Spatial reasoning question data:
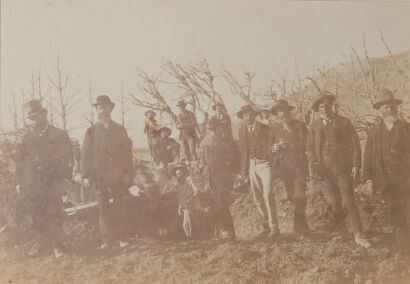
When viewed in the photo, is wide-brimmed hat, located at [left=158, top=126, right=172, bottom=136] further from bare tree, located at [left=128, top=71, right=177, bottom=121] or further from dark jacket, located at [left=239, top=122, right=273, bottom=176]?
dark jacket, located at [left=239, top=122, right=273, bottom=176]

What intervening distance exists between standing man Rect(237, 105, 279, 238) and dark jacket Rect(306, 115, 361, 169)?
48cm

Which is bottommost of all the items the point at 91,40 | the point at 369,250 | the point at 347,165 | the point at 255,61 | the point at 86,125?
the point at 369,250

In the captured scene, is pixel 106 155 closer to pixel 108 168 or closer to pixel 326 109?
pixel 108 168

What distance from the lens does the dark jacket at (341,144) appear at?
4793 millimetres

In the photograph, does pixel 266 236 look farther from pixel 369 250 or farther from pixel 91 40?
pixel 91 40

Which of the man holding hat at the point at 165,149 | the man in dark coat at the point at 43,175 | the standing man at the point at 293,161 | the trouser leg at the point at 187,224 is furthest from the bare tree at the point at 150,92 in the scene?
the standing man at the point at 293,161

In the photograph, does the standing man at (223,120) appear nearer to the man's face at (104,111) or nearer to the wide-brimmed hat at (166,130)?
the wide-brimmed hat at (166,130)

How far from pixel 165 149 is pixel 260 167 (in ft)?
3.50

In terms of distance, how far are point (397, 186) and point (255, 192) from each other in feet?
5.45

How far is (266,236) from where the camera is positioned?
4.65 metres

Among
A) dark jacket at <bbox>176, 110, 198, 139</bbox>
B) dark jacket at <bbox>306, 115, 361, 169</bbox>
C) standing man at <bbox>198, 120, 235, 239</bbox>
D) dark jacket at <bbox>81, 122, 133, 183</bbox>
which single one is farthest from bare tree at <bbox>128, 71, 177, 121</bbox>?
dark jacket at <bbox>306, 115, 361, 169</bbox>

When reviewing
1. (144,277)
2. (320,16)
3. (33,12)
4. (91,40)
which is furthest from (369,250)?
(33,12)

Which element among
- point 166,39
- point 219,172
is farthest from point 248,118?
point 166,39

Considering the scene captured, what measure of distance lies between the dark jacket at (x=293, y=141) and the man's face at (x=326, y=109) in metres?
0.27
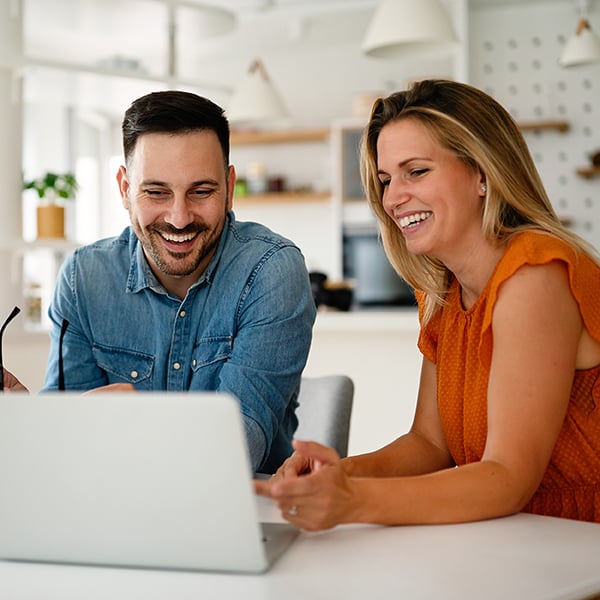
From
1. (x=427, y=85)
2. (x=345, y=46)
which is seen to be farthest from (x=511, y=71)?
(x=427, y=85)

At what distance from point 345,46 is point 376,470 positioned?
6214 mm

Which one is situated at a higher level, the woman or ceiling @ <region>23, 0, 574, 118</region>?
ceiling @ <region>23, 0, 574, 118</region>

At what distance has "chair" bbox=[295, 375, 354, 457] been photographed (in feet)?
6.19

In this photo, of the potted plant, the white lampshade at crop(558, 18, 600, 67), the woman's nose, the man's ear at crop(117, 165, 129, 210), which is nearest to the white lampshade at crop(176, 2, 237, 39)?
the potted plant

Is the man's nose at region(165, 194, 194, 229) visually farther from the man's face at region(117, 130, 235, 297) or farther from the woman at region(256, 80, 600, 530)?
the woman at region(256, 80, 600, 530)

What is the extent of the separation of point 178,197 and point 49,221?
2.19m

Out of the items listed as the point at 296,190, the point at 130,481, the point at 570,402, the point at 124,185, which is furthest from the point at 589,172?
the point at 130,481

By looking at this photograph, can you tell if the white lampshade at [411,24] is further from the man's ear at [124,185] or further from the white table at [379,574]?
the white table at [379,574]

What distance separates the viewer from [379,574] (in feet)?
2.80

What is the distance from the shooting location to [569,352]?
48.7 inches

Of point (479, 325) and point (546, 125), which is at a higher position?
point (546, 125)

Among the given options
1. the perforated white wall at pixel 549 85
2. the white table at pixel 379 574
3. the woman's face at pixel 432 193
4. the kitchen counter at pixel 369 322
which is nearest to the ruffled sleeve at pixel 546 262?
the woman's face at pixel 432 193

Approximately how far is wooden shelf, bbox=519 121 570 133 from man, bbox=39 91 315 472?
4.86 metres

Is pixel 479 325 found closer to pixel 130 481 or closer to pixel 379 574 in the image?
pixel 379 574
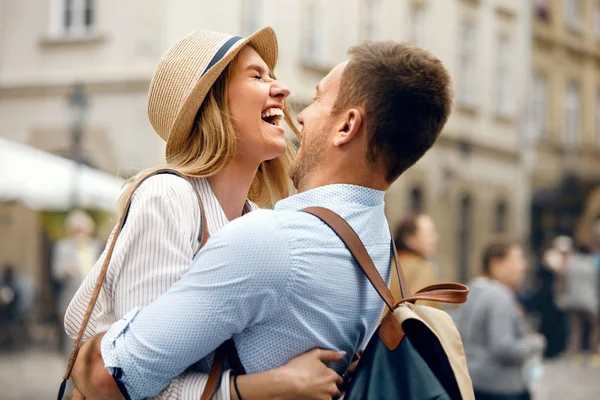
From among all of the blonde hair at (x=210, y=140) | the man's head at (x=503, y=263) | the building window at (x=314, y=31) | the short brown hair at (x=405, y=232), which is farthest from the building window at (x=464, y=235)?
the blonde hair at (x=210, y=140)

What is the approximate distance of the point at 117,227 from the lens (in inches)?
93.5

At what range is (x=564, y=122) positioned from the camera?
3034cm

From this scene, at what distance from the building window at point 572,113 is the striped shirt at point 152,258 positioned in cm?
2894

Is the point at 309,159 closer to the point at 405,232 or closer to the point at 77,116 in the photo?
the point at 405,232

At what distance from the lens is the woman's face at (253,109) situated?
8.70 feet

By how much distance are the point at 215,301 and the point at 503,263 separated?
18.6 ft

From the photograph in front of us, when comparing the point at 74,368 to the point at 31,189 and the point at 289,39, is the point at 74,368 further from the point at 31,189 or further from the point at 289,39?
the point at 289,39

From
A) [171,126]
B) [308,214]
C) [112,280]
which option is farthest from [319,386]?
[171,126]

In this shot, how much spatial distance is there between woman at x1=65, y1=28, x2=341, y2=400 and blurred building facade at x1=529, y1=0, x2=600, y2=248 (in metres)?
26.6

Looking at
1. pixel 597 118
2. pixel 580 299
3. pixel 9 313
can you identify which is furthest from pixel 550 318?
pixel 597 118

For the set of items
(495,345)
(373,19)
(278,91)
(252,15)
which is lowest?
(495,345)

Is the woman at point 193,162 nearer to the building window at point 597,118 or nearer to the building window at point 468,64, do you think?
the building window at point 468,64

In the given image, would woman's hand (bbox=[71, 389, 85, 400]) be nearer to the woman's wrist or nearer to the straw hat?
the woman's wrist

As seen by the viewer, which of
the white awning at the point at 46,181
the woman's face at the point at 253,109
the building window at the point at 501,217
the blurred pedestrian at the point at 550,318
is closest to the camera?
the woman's face at the point at 253,109
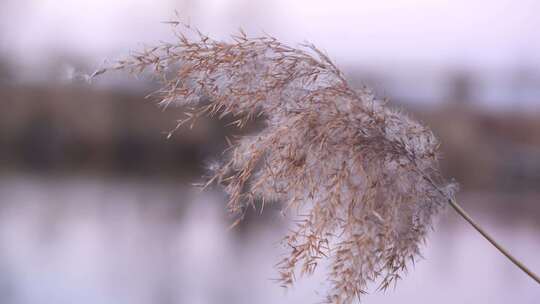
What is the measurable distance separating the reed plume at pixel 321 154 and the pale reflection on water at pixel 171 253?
2.72 meters

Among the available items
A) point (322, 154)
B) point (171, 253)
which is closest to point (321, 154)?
point (322, 154)

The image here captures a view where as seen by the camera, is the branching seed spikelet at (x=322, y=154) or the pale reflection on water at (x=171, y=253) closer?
the branching seed spikelet at (x=322, y=154)

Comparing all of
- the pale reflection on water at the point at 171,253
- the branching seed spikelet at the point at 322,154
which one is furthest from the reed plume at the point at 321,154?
the pale reflection on water at the point at 171,253

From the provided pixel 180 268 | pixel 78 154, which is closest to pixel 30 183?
pixel 78 154

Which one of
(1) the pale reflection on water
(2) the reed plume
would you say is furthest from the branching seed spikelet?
(1) the pale reflection on water

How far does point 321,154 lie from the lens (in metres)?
1.19

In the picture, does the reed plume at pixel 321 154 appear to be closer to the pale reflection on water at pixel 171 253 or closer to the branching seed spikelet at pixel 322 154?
the branching seed spikelet at pixel 322 154

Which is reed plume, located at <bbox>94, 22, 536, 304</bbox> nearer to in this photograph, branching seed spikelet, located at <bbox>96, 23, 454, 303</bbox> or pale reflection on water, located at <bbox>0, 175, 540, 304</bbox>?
branching seed spikelet, located at <bbox>96, 23, 454, 303</bbox>

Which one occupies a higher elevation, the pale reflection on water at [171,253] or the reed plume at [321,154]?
the reed plume at [321,154]

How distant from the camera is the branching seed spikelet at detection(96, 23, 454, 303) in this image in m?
1.18

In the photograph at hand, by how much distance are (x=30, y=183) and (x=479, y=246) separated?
669 cm

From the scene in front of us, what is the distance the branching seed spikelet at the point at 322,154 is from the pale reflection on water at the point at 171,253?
2720 mm

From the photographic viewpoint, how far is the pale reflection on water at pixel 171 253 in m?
5.74

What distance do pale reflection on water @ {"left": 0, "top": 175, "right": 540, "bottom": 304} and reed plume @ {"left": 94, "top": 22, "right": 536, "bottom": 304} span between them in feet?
8.92
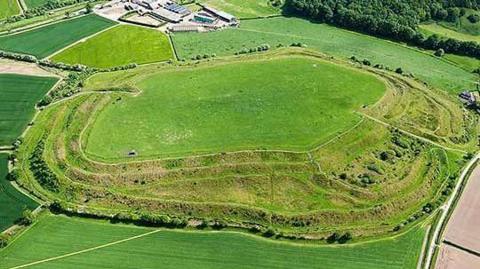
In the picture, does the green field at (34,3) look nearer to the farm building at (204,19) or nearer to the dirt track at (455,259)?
the farm building at (204,19)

Task brief: Copy the material word for word, starting at the line that contains "In the picture, does the green" and ending with the last line of the material.

Exercise answer:
In the picture, does the green field at (34,3) look nearer to the farm building at (204,19) or nearer to the dirt track at (455,259)?
the farm building at (204,19)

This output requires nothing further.